Document section.
****

The Respondent did not appear and was not represented.

Judgment

Lord Justice Richards:

1.

Withdean Stadium in Brighton is an athletics stadium which has also been used since 1988 by Brighton and Hove Albion Football Club for its professional football activities including the playing of home matches. That use has been by virtue of a series of five temporary planning permissions granted by Brighton and Hove City Council pending the establishment of a permanent ground for the club.

2.

The club’s use of the stadium has given rise to a considerable amount of litigation. The permission granted in 2004 was quashed by consent because of the council’s failure to consider whether an environmental impact assessment (“EIA”) was required pursuant to the Town and Country Planning (Environmental Impact Assessment) (England and Wales) Regulations 1999, which gave effect to Council Directive 85/337/EEC. Following a further application for an extension of temporary permission from 2005 to 2008, the council adopted a screening opinion to the effect that an EIA was not required for the proposed development. Permission was thereafter granted in July 2005 subject to certain conditions, which included the club’s entry into a section 106 agreement to secure traffic mitigation measures and other safeguards.

3.

The 2005 permission was then the subject of legal challenge on the ground that the council had acted unlawfully in adopting a screening opinion that an EIA was not required. The claimant was Mr Catt, who lives next to the stadium and had complained, as he still does, about disturbance caused to local residents by activities at the stadium, in particular on football match days. The matters complained of relate to noise, traffic and light pollution. The central argument advanced on Mr Catt’s behalf was that the screening opinion was unlawful because it relied on prospective mitigation measures when considering whether the proposed development was likely to have significant effects on the environment. It was submitted that the correct approach was to consider the development without the mitigation measures and, if the development was likely to have significant effects on the environment, there should be an EIA so as to enable an assessment, with the opportunity for public participation, of whether the mitigation measures would deal sufficiently with those effects.

4.

That challenge failed in the Administrative Court and an appeal to this court was dismissed: see [2007] EWCA Civ 298. Permission to appeal to the House of Lords was subsequently refused on the ground that by that time the matter had become academic since the 2005 permission had expired. The proceedings relating to the 2005 permission are conveniently referred to as Catt 1.

5.

****

Stored records.
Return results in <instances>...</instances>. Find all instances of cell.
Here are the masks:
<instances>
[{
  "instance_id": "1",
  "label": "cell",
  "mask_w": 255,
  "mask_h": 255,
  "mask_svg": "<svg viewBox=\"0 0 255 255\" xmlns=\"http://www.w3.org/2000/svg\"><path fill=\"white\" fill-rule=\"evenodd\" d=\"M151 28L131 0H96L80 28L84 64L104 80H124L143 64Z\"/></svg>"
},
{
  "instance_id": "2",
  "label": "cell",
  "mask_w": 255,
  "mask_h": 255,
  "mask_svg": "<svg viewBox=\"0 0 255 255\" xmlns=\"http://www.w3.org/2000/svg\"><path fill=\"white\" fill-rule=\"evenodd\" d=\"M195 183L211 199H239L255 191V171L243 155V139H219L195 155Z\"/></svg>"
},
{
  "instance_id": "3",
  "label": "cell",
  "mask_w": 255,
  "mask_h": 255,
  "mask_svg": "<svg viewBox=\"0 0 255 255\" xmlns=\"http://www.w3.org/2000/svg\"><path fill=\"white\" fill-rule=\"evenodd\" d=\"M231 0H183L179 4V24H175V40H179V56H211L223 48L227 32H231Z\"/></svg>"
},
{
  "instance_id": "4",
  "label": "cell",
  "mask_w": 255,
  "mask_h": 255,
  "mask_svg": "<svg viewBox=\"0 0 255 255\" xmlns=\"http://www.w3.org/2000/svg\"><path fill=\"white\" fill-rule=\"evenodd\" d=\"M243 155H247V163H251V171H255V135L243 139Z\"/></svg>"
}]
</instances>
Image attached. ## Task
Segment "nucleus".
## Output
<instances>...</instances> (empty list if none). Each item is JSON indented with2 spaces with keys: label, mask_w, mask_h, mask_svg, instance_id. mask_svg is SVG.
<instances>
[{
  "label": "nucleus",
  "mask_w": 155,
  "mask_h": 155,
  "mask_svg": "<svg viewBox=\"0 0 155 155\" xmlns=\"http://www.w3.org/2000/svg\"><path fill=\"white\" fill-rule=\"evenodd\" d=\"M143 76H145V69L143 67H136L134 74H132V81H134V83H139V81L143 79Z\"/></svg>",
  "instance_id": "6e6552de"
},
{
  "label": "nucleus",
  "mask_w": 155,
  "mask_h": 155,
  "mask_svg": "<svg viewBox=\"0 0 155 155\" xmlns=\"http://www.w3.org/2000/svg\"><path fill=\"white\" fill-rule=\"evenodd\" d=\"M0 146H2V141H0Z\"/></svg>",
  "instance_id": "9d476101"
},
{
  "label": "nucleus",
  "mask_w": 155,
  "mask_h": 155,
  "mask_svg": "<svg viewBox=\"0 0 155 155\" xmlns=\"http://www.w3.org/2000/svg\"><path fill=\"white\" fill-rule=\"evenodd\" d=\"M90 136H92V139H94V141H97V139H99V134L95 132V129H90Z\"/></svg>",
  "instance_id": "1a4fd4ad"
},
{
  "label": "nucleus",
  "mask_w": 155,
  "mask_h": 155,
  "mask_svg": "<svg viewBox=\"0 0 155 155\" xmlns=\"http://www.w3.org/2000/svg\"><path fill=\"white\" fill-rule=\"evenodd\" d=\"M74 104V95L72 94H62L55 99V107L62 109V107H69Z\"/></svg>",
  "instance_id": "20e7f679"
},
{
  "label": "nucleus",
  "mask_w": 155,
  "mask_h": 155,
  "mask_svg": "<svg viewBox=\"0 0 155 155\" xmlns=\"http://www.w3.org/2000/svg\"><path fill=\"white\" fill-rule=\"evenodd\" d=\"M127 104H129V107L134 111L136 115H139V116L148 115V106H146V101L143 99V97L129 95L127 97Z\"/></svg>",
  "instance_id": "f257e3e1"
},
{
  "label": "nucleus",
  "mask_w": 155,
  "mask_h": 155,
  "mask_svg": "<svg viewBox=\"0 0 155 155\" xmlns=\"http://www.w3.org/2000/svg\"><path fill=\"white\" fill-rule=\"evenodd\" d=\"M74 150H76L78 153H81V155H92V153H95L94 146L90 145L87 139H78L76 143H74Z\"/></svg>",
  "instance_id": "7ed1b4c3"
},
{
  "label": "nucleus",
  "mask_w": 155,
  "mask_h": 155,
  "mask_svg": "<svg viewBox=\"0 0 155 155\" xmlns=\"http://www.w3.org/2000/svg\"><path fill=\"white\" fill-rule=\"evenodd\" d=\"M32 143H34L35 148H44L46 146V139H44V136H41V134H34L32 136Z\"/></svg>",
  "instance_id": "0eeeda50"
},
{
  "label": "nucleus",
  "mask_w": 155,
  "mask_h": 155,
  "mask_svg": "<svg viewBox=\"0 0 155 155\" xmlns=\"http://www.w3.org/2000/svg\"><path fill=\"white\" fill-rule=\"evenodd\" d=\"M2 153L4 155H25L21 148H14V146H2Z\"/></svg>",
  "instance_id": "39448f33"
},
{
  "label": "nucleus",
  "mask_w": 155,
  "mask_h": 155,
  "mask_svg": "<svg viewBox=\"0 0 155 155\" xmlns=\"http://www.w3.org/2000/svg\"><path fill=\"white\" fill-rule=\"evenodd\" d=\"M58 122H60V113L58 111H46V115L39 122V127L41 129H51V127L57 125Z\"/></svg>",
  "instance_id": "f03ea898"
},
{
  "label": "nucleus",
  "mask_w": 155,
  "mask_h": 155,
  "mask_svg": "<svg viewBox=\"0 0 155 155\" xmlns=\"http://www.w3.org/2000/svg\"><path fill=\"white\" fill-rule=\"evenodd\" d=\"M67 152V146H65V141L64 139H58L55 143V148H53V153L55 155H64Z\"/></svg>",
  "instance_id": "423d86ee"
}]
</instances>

****

To-do list.
- a) According to the judgment, since what year has Brighton and Hove Albion Football Club used Withdean Stadium?
- b) Repeat the passage of the judgment word for word, starting with "Withdean Stadium in" and going on through "for the club.".
The listing is material separate from the judgment.

Solutions to the exercise.
- a) Since 1988.

- b)
Withdean Stadium in Brighton is an athletics stadium which has also been used since 1988 by Brighton and Hove Albion Football Club for its professional football activities including the playing of home matches. That use has been by virtue of a series of five temporary planning permissions granted by Brighton and Hove City Council pending the establishment of a permanent ground for the club.